Wilson bans food from Tenley eateries

Max Karp and Nate Belman

Wilson administration reintroduced a policy in which students are not allowed to bring food from outside establishments into the school. Security officers started to enforce the policy strictly amid growing trash concerns and an intensifying rodent problem in the school. Administration noted that the policy is tentative and can be eased if students reduce littering.

Assistant Principal Gregory Bargeman said that the policy had always been there, but that it is now being enforced because of a number of food-related issues in the school. “It’s a policy we had before and we’re sort of making sure that we’re enforcing the policy [now],” Bargeman said. Posters were hung around the school in different hallways, notifying students of the change.

“We’re [enforcing the policy] for multiple reasons,” Bargeman said. “We do have a rodent problem in the building, and we need to make sure that we aren’t feeding the rodents.” Bargeman added that students leaving their trash from lunch in the atrium contributed to the renewed enforcement of the policy. He also clarified that food brought from home would not be taken as a part of the new policy.

Bargeman remarked that the issue stemmed from students taking advantage of having off campus lunch in order to bring food back into the school. “A lot of the time, we have students going off campus to get food to bring back to their friends,” Bargeman said. “When we first started the off campus lunch policy it was only for students that were making honor roll. And so we had that in place, that policy of not bringing any food in.
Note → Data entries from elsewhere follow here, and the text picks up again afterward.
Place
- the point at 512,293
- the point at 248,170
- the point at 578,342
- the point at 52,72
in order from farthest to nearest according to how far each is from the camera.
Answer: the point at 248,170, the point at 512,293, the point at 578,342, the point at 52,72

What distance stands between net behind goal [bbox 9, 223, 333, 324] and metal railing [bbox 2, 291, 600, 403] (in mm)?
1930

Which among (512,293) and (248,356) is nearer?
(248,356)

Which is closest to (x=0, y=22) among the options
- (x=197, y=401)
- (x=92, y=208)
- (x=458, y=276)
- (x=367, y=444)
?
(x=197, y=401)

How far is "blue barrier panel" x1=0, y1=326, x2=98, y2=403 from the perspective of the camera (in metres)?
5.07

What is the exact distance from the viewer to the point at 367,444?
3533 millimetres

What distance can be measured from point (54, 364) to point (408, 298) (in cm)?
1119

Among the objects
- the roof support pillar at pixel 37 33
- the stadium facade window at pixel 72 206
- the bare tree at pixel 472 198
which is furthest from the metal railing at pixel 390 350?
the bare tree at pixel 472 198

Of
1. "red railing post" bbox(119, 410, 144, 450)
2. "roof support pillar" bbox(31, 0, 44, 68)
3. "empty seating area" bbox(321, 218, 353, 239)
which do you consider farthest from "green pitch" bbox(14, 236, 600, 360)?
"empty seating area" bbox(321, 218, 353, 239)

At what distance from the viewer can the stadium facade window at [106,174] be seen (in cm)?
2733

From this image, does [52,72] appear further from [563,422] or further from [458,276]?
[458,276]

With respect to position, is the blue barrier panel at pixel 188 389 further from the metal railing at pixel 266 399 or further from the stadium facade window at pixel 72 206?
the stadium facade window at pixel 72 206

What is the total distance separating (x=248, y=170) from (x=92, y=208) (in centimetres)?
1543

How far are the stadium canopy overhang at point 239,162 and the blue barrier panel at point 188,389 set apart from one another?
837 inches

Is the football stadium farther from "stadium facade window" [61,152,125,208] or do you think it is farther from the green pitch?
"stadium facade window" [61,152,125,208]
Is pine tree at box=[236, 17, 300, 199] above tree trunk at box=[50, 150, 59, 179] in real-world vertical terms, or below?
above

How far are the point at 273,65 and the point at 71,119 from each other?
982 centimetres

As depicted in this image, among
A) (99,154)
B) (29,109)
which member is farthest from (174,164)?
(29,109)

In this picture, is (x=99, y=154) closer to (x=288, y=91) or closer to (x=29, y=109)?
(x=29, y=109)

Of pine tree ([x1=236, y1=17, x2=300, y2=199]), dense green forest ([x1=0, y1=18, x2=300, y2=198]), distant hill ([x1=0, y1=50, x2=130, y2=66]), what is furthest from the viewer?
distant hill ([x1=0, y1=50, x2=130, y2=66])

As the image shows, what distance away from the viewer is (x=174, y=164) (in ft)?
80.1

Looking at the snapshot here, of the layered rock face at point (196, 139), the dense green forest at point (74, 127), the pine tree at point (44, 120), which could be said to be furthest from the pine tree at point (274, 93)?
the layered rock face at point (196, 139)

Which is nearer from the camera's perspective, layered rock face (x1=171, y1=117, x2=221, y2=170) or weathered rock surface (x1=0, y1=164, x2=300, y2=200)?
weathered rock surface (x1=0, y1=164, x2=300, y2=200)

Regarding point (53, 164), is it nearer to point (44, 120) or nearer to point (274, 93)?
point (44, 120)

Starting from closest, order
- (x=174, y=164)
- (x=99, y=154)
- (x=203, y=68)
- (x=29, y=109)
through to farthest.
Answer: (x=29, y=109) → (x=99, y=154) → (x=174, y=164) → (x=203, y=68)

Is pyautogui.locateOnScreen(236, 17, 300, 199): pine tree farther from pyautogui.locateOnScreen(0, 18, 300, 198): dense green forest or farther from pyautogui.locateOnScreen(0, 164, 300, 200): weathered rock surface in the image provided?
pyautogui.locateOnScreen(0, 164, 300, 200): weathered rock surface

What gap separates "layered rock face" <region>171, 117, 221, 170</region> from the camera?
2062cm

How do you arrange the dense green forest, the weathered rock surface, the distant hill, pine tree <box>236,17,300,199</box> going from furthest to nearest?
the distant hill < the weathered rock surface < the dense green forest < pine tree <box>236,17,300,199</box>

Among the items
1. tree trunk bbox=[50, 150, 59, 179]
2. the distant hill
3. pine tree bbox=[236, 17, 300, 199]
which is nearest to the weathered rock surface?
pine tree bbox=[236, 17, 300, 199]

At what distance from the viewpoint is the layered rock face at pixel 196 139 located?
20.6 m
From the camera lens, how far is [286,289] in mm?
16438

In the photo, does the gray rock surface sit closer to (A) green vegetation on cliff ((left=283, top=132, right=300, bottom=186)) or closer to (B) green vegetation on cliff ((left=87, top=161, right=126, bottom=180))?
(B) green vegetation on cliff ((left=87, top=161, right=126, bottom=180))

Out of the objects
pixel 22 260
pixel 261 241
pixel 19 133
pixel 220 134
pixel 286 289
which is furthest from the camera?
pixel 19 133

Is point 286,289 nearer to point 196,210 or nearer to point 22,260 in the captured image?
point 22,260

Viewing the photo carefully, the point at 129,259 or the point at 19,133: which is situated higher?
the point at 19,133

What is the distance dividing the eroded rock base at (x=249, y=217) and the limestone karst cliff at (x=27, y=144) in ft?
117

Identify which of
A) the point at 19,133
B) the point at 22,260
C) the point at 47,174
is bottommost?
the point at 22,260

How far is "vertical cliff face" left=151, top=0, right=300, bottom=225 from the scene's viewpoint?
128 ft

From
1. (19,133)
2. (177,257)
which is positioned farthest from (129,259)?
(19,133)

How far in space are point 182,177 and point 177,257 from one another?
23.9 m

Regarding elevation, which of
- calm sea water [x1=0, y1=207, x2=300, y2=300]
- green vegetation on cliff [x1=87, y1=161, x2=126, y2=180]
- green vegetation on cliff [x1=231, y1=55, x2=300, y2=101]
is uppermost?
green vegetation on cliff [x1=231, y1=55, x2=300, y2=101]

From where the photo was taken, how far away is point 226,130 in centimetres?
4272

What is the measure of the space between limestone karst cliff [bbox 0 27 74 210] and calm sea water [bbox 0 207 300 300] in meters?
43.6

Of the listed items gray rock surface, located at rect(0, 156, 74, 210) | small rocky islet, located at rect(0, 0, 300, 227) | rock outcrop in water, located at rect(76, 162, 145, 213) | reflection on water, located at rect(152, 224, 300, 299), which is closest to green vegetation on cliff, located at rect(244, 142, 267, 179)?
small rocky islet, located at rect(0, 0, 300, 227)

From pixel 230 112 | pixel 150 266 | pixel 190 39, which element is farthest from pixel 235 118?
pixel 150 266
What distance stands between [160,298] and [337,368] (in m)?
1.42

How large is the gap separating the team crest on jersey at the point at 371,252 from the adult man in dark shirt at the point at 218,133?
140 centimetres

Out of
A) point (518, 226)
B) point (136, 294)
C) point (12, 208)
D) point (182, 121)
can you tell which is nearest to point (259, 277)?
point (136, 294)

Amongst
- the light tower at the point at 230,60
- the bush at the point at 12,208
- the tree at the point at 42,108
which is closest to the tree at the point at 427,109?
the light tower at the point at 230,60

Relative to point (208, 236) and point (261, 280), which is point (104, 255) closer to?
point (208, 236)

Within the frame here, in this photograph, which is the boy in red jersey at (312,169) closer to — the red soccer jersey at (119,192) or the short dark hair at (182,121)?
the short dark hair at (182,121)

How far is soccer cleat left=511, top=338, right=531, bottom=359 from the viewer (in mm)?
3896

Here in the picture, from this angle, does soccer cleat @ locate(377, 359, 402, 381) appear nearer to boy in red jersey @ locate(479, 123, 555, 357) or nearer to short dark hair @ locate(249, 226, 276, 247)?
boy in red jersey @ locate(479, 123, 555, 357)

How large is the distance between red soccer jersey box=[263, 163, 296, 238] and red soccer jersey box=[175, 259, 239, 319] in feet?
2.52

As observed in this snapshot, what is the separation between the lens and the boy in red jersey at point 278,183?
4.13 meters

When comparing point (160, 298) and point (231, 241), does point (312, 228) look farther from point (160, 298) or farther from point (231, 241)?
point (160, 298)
We kind of [became] relaxed on it and so we’re just going back to where we were before.”

Principal Kimberly Martin noted that the trash left on the ground in the school had a large influence on the reintroduction of the policy. “[We’re] trying to reduce the amount of trash that’s found around the building…and a great deal of that trash was from outside of the school,” Martin said.

Martin added that another focus of the policy is to take food that appears to be intended for distribution. “[We take items] that look like they’re packaged to distribute.” 

In addition to food from Tenley establishments, home-baked goods are also barred from entry under the new guidelines of the policy. “[We had] students bringing in baked goods that could have unknown substances in them,” Martin said.

Students are not all on board with the new rule. “I think it’s a poor policy,” senior Asher Friedman-Rosen said. “I don’t think the problem is people bringing food from outside of school. I think more so the problem is the availability of trash cans, how frequently they’re taken out and where they are. It’s more of an infrastructural issue.”

Bargeman added that the policy is subject to change as far as enforcement goes. “The policy could become more relaxed,” Bargeman said. “But right now we’re trying to make sure that we’re enforcing it so that we can deal with a lot of the problems [we have] in the building.”